TEXT BLOCK below:

One: a ground-breaking speech by Britain’s first Muslim Cabinet minister warning that Islamic sectarianism is a “deep and dangerous” problem that is being used to justify acts of religious extremism. Two: the publication of a Department of Work and Pensions-commissioned report setting out a plan to help people with mental health problems stay in employment. Three: proposals to make it illegal for cosmetic surgery companies to offer treatments without their staff undergoing training.

What do they have in common? Well, Downing Street doesn’t really want you to know about them. Not because they are bad news – in fact quite the opposite – but because they no longer fit into the Conservative Party’s strategy to win the next election.

Last month senior Tory strategists in Number 10 issued an edict to Government departments effectively banning them from highlighting speeches, initiatives and events that are not central to the party’s key election themes of crime, the economy, immigration and welfare.

A quick comparison between the number of Government press releases made in January 2013 and those issued last month makes the point. The Department of Transport: 17 compared to eight; the Department of Education: 18 compared to 10; the Department of Health: 25 compared to three.

It is causing some irritation in Whitehall – and some anger among affected Conservative ministers. The criticism is that Downing Street is “burying” important work being done by the Government which may actually be counter-productive in the longer term.

Take, for example, flooding. Political sources suggest that the Government was perceived to be slow off the mark in dealing with the issue because it failed to flag it up early enough. Defra and the Environment Agency were well aware of the potential problems they were facing after weeks of prolonged rainfall – but because it did not fit with the Number 10’s agenda of talking about the economy, too little effort was made to warn the public of the risks or what the Government was doing about it.

End of TEXT BLOCK.
RECORDS below:

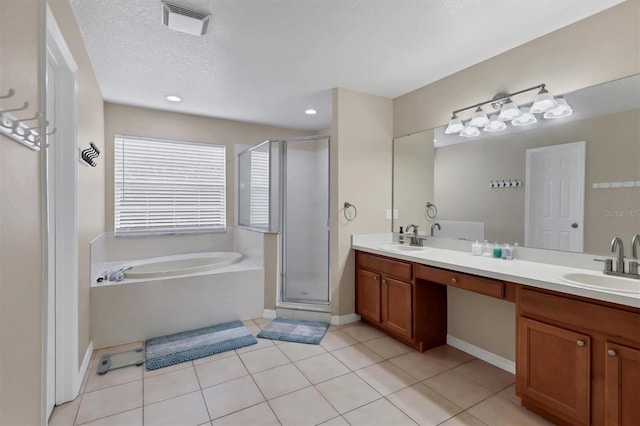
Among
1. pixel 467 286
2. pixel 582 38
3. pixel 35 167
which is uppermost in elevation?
pixel 582 38

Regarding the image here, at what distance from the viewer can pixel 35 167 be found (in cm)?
126

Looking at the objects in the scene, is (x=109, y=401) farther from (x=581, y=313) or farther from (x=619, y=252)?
(x=619, y=252)

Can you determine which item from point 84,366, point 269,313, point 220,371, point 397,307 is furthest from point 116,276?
point 397,307

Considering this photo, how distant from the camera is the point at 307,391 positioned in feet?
6.76

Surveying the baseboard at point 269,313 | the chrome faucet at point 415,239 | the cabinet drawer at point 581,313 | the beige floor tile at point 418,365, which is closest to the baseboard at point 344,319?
the baseboard at point 269,313

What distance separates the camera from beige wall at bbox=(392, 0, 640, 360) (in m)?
1.81

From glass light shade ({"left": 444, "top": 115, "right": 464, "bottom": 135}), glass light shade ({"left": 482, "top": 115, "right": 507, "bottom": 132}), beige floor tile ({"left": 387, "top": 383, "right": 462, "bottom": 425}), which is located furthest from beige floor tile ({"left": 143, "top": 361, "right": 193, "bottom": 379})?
glass light shade ({"left": 482, "top": 115, "right": 507, "bottom": 132})

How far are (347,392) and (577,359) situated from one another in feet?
4.39

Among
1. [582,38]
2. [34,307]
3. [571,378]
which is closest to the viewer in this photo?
[34,307]

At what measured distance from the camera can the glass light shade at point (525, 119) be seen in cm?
222

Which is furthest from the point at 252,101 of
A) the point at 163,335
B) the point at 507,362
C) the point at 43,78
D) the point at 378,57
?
the point at 507,362

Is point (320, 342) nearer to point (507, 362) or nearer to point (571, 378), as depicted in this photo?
point (507, 362)

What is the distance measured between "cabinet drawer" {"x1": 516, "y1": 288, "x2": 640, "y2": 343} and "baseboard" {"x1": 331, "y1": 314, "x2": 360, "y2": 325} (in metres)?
1.76

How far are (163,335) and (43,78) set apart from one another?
2396 millimetres
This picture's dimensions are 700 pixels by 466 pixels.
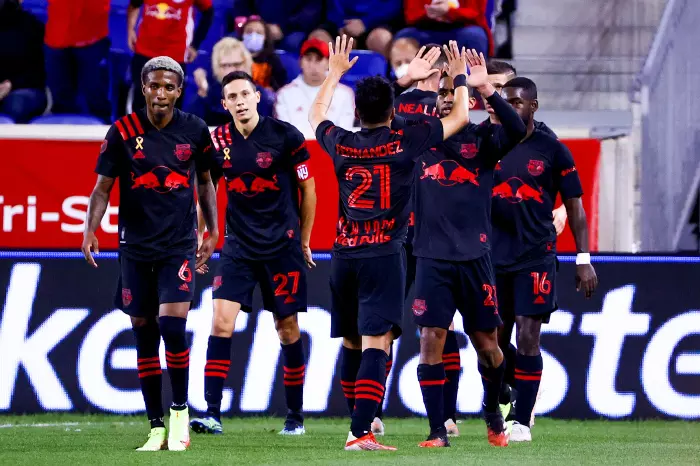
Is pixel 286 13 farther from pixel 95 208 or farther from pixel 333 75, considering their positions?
pixel 333 75

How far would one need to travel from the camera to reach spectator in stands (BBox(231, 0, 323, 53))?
14240 mm

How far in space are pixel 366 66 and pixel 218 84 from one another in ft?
5.14

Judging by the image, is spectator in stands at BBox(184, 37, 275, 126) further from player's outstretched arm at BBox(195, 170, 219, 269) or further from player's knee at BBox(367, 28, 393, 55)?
player's outstretched arm at BBox(195, 170, 219, 269)

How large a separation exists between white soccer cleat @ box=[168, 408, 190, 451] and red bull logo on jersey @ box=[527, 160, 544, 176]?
257cm

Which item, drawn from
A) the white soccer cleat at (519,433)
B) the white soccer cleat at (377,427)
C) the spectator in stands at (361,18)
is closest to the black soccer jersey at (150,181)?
the white soccer cleat at (377,427)

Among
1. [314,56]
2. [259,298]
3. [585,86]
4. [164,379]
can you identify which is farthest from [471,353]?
[585,86]

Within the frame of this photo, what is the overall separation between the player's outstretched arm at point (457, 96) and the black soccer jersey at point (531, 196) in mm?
1122

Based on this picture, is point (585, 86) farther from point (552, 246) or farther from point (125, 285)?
point (125, 285)

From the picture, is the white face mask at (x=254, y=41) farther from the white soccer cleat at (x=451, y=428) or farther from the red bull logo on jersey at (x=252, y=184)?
the white soccer cleat at (x=451, y=428)

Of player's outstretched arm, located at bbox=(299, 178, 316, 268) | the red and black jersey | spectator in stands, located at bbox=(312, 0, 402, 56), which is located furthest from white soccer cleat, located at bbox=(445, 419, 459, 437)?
spectator in stands, located at bbox=(312, 0, 402, 56)

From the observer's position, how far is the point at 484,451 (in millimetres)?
7305

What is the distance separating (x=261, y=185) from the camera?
8.68m

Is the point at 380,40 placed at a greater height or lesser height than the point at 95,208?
greater

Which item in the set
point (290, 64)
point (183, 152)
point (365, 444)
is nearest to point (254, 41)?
point (290, 64)
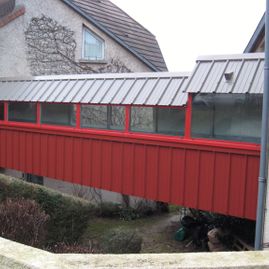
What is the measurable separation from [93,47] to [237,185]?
1041 cm

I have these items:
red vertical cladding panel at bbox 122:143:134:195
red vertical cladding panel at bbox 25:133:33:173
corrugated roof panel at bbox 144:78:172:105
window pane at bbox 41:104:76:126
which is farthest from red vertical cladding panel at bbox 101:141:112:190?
red vertical cladding panel at bbox 25:133:33:173

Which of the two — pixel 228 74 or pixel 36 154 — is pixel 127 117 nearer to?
pixel 228 74

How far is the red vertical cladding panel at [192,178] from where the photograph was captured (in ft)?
24.0

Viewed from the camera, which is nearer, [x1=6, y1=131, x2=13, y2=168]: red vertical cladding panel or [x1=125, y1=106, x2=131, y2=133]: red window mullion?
[x1=125, y1=106, x2=131, y2=133]: red window mullion

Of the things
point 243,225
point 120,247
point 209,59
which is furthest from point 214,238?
point 209,59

End of RECORDS.

» REQUIREMENT 1: In the text about Downing Street's press strategy, why was the Government seen as slow to respond to the flooding?
» REQUIREMENT 2: Continue the article on Downing Street's limits on government announcements from the point where it stops.

» EXERCISE OUTPUT 1: The Government failed to flag up the flooding early enough. Defra and the Environment Agency knew the risks after weeks of rain, but the issue did not fit Number 10's focus on the economy, so too little effort went into warning the public or explaining what the Government was doing.

» EXERCISE OUTPUT 2:
It is telling that only one press release about flooding was released by Defra in the whole of January. It was only when the problem became a crisis that the machine sprang into action – but by then it was too little too late.

Others complain that an unrelenting focus on certain subject areas is inadvertently distorting priorities in government. There is a sense of drift in parts of Whitehall that now feels unappreciated by a centre whose message appears to be – be seen and not heard.

Some of this is simply irritation by junior ministers that they are being muzzled from talking about their pet projects. But there is a wider point. Governments should have some sort of obligation to promote and talk about issues beyond the narrow focus of party political gain. Just because an issue isn’t going to win you votes doesn’t mean it isn’t important. That applies particularly to speeches like Baroness Warsi’s on religious intolerance.

But there is one amusing postscript to this new Downing Street diktat: it is bringing some Liberal Democrat ministers closer to their Tory counterparts. Nick Clegg has made it very clear that his ministers will not be bound by the strictures that now affect their Coalition partners.

So in order to get their schemes and plans noticed some Conservative ministers are turning to their Liberal Democrat colleagues for help. “Who says we’re not working well together?” remarked one Lib Dem dryly.